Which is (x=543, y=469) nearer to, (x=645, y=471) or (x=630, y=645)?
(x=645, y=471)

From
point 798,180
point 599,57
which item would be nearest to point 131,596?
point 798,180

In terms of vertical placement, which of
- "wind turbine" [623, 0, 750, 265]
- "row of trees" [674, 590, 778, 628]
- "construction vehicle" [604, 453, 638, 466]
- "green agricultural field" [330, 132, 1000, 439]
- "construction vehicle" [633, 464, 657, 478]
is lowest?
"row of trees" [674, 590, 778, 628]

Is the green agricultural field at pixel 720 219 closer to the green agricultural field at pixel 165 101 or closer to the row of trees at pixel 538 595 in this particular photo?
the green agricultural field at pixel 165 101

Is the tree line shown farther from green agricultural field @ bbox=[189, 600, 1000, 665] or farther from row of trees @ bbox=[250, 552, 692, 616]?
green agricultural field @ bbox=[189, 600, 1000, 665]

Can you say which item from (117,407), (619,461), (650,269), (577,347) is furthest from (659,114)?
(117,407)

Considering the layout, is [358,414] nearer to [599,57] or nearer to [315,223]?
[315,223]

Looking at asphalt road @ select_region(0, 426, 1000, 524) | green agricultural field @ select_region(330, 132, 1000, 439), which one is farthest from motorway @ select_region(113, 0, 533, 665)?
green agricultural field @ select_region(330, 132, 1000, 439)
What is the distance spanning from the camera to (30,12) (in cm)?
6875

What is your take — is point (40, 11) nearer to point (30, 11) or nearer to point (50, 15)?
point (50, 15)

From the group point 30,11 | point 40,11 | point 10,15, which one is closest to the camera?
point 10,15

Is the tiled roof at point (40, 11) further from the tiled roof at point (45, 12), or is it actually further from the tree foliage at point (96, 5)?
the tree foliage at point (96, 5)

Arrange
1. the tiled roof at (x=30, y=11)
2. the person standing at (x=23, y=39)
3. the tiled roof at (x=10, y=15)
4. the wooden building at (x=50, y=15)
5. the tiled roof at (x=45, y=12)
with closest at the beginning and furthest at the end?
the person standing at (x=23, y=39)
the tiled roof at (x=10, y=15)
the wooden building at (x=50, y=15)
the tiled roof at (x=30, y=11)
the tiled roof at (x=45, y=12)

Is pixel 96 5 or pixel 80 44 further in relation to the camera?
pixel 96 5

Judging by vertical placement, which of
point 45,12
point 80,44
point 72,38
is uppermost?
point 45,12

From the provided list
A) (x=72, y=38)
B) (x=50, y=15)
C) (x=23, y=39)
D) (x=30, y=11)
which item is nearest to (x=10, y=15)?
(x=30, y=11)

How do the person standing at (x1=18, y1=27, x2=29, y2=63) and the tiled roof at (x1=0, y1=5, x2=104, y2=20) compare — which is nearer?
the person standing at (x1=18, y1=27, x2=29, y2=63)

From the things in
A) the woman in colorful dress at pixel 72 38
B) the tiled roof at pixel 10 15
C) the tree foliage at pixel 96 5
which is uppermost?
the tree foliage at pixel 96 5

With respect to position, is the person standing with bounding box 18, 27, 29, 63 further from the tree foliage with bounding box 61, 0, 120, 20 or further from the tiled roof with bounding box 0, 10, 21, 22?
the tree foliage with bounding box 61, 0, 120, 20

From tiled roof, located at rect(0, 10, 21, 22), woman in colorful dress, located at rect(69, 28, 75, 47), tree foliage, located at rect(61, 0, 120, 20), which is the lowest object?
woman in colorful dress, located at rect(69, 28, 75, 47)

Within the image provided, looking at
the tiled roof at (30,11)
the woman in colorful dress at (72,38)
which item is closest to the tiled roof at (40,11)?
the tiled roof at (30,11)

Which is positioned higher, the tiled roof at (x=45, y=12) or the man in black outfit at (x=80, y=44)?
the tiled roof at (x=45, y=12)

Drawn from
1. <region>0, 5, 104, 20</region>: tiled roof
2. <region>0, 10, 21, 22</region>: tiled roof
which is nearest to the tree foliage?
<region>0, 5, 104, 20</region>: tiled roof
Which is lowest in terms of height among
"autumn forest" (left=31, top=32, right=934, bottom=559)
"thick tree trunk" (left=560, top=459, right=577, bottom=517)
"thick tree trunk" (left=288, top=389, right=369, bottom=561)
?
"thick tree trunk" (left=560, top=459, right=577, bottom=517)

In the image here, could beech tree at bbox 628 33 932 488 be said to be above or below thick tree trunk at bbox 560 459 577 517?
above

--

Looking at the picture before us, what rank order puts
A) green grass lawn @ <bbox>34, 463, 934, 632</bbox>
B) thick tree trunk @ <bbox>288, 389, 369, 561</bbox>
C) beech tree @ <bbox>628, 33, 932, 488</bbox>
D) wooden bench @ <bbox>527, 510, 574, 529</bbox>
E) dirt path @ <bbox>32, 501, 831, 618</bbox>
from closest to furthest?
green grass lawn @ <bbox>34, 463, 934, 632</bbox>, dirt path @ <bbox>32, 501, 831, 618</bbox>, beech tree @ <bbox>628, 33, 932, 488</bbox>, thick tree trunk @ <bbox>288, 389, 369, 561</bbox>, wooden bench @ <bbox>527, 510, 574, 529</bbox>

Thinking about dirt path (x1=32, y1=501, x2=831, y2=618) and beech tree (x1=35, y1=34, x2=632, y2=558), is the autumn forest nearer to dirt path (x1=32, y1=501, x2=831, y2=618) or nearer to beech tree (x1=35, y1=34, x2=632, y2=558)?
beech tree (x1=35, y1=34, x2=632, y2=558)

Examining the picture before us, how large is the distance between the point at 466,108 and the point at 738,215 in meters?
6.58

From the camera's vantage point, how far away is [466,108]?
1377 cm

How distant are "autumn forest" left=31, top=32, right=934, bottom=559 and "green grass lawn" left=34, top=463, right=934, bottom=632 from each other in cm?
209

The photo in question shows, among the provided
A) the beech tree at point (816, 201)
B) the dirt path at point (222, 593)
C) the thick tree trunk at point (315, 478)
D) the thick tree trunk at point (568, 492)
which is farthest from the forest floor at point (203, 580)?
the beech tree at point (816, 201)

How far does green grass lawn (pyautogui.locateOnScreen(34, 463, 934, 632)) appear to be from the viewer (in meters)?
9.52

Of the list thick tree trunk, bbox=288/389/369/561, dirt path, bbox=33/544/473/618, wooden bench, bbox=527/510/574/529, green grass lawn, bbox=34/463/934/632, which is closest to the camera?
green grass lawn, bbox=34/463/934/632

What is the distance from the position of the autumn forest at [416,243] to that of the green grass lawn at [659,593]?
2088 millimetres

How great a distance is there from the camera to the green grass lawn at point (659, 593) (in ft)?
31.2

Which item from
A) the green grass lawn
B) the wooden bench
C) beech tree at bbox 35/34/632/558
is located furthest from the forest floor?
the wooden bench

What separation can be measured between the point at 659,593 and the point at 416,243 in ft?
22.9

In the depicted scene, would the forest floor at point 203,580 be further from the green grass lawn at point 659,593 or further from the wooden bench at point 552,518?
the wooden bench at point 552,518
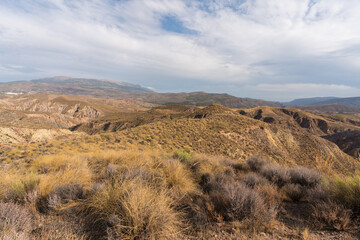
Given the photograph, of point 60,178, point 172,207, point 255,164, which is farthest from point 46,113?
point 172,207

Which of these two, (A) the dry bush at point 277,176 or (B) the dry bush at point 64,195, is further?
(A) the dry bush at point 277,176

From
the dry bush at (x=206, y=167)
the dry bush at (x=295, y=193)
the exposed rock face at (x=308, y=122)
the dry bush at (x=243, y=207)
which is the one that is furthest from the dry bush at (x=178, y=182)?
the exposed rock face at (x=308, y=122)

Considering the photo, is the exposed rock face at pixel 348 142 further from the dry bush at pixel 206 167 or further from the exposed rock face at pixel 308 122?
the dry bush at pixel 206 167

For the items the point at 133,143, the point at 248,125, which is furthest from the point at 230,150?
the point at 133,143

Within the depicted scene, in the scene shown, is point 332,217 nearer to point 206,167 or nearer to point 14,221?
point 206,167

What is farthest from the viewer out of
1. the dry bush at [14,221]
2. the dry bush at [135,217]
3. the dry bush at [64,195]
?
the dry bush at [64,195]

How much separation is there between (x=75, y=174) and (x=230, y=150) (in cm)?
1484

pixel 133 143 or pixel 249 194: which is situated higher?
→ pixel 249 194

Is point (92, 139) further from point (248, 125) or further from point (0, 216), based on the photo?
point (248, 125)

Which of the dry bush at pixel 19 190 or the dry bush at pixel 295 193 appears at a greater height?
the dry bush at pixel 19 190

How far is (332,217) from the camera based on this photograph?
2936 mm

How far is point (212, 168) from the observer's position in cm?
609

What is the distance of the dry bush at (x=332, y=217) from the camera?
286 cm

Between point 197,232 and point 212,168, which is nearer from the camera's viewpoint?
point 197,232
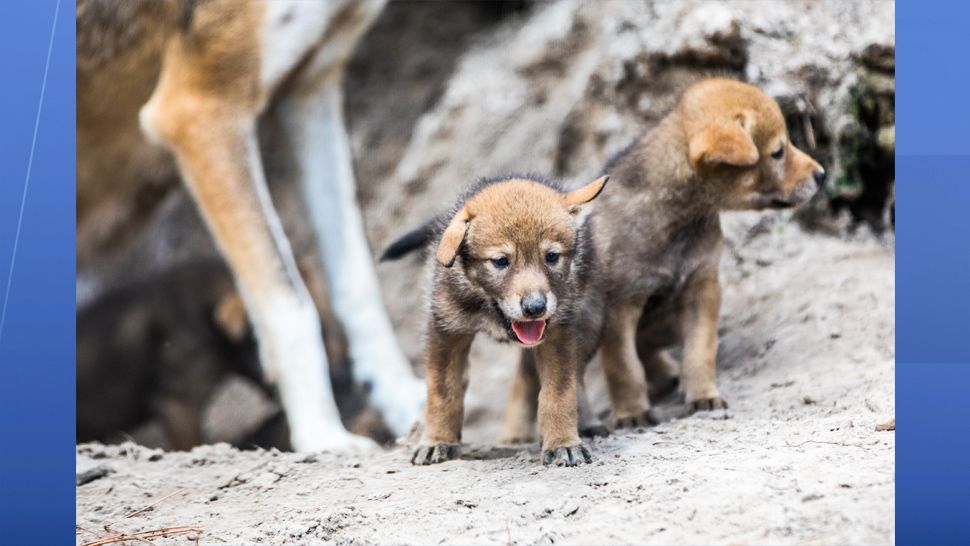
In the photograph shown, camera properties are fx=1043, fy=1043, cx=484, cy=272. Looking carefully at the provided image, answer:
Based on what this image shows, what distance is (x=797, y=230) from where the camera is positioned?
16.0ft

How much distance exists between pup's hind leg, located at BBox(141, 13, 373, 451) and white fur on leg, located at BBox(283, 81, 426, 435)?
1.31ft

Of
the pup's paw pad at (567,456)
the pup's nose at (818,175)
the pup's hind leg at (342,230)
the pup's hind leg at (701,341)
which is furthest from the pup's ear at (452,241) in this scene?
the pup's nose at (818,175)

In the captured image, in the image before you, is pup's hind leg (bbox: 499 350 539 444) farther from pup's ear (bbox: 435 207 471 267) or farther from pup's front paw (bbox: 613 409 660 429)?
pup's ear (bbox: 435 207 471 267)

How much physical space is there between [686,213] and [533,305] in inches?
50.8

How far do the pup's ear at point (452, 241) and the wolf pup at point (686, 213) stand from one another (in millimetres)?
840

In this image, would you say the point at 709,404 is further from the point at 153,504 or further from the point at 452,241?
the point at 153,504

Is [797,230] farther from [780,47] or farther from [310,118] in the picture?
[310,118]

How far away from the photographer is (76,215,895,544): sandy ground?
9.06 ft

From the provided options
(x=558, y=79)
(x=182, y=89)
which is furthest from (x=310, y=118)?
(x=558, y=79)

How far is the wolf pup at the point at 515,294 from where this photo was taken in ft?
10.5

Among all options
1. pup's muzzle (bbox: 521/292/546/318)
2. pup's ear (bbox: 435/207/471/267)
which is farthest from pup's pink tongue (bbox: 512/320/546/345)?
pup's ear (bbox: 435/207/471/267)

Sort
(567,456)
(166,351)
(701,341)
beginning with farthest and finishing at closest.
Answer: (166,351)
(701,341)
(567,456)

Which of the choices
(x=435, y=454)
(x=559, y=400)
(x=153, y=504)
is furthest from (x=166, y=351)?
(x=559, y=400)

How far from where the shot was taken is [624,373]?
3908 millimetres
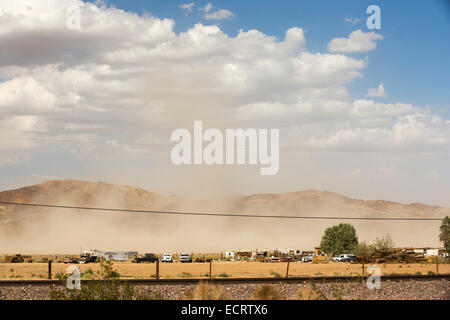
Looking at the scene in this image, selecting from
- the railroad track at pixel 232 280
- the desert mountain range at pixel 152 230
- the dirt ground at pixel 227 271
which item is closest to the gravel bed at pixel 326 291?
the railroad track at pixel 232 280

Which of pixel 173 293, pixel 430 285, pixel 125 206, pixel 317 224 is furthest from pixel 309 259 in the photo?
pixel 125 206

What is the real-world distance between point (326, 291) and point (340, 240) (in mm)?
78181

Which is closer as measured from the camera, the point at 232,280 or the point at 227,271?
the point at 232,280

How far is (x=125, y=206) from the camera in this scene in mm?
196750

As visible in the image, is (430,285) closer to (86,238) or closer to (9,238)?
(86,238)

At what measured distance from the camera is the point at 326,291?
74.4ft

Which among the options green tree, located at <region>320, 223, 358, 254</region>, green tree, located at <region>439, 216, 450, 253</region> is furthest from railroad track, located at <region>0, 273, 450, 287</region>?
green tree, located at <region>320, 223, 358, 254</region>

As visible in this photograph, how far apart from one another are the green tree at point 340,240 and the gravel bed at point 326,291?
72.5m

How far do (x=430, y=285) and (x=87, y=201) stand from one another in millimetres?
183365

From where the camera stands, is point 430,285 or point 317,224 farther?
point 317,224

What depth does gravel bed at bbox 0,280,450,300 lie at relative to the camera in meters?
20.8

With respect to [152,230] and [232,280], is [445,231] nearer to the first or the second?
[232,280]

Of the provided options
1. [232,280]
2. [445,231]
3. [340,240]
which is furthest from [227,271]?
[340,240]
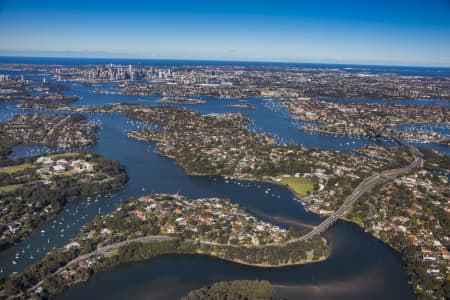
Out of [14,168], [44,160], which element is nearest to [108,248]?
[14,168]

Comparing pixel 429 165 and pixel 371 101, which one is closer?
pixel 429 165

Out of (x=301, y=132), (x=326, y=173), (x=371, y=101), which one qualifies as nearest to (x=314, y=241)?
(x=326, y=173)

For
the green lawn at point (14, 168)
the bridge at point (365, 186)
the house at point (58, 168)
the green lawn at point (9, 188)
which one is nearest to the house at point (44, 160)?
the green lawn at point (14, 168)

WORK TO BE COMPLETED
Gather every line of the material above that contains the string "Within". Case matters.

RESPONSE TO THIS TASK
Within the image provided, looking at
Within the depicted scene, in the scene shown, is point 332,217 nearer to point 206,167 or nearer to point 14,221?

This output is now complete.